The main objections against the article, and thus in favour of the statement, concern the methodology of the experiments: procedures were changed during the experiment, different transformations and measurements have been used, no corrections were made for multiple testing (Wagenmakers, Wetzels, Borsboom, Van der Maas, 2011).
Soon it was agreed upon that the methodology of Bem’s article was flawed. However, the question remained if publishing it was the right thing to do. On the one hand, it was argued that science should be self-correcting instead of excluding experiments in advance. Through replication and discussion, the robustness of an effect is put to the test. Furthermore, Bem’s article showed how “statistics can mislead and be misused”. It was necessary to spark the debate about the rigor of scientific conduct in psychology and it can be argued that psychology is better off after this publications. On the other hand, it was argued that it is harmful for the field of psychology and science as a whole that such a paper, with all its methodological flaws gets published. And, furthermore, that the publication of this paper was needed for a shift in science.

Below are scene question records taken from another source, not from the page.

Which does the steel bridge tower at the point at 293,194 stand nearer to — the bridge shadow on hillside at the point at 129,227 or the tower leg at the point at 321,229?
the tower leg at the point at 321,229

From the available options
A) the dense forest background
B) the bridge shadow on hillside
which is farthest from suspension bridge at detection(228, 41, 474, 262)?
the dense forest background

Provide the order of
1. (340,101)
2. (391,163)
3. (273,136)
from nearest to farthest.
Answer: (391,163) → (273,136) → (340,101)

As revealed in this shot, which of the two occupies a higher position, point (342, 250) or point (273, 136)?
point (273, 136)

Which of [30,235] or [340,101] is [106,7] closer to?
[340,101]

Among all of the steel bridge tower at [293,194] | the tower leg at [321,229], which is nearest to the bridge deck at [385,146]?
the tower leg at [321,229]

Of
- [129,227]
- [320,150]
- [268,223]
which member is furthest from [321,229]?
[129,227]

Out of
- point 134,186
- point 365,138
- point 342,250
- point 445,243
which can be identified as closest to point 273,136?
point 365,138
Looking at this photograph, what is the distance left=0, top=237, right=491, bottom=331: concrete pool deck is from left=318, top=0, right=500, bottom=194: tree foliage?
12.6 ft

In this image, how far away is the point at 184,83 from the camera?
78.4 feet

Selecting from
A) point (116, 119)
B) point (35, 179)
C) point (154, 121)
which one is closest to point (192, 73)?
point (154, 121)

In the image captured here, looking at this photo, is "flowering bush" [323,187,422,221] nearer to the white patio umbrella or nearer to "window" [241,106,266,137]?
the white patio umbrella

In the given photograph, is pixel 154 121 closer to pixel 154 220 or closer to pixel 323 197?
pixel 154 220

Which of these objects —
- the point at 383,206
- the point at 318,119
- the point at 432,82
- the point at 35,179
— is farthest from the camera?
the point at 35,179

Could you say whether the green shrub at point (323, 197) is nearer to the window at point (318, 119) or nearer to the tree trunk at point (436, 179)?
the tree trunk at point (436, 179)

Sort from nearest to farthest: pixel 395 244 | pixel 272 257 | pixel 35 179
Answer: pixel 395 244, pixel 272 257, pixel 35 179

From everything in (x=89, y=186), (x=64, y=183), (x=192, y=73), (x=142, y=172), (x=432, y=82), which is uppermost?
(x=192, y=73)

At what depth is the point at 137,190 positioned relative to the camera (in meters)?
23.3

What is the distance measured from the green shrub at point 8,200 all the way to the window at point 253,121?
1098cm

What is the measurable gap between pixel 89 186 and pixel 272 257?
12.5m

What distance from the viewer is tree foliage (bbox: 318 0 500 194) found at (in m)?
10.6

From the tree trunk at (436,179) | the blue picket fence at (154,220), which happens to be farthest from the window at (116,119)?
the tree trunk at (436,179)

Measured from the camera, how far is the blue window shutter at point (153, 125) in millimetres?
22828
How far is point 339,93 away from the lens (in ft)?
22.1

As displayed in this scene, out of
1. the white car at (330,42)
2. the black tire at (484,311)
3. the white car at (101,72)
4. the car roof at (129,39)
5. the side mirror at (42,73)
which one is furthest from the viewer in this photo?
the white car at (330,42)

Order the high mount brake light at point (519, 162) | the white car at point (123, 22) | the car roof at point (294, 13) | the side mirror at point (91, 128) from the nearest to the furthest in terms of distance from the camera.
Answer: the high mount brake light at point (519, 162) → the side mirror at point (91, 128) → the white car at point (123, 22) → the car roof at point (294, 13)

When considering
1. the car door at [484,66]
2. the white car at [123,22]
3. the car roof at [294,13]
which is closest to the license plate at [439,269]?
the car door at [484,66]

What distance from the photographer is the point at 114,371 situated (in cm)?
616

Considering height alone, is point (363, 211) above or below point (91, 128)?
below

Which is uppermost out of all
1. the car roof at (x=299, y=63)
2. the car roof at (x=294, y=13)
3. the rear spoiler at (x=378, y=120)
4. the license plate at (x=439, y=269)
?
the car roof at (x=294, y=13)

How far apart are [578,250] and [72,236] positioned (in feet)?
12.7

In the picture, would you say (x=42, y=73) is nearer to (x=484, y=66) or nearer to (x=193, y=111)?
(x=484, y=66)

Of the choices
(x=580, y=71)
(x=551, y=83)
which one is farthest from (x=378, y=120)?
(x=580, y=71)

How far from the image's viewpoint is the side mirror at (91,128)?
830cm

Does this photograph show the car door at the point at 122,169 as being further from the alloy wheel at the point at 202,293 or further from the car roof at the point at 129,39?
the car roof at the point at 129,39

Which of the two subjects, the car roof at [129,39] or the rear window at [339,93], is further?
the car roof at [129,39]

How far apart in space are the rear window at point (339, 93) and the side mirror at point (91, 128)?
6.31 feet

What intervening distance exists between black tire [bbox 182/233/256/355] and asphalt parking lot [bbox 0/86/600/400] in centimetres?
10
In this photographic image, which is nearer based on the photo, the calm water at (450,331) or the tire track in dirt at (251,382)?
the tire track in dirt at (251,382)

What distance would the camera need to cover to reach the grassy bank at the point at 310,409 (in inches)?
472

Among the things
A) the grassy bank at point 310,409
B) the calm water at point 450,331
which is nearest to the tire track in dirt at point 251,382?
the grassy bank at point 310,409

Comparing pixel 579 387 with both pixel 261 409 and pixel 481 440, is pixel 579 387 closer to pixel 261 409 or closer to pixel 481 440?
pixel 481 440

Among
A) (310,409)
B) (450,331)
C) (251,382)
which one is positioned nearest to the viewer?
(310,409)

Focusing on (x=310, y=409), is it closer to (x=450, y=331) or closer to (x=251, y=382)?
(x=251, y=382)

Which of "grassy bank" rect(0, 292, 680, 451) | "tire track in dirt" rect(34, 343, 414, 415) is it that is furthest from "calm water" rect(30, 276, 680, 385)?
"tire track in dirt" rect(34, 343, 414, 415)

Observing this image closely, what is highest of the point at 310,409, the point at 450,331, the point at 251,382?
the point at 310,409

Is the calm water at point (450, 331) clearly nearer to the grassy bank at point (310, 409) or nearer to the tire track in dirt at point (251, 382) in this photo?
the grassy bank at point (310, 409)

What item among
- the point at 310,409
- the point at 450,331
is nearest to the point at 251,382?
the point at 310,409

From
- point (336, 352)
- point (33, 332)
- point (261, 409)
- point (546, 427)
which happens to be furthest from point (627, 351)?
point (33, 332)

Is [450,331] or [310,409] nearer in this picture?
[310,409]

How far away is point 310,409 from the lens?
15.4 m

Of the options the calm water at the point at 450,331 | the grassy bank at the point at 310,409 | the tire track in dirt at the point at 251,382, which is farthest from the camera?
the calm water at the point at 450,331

Time was running out and no consensus was reached: should the article of Bem have been published (in order to spark the debate about scientific conduct)? However, in the end, all agreed that the more critical attitude towards science is desirable.

Bem, D. J. (2011). Feeling the future: experimental evidence for anomalous retroactive influences on cognition and affect. Journal of Personality and Social Psychology, 100, 407-425.
Galak, J., LeBoeuf, R. A., Nelson, L. D., & Simmons, J. P. (2012). Correcting the past: Failures to replicate psi. Journal of Personality and Social Psychology, 103, 933-948.
Schimmack, U. (2012). The ironic effect of significant results on the credibility of multiple-study articles. Psychological Methods, 17, 551-556.
Wagenmakers, E-J., Wetzels, R., Borsboom, D., & van der Maas, H. L. J. (2011). Why psychologists must change the way they analyze their data: The case of psi: Comment on Bem (2011). Journal of Personality and Social Psychology, 100, 426-432.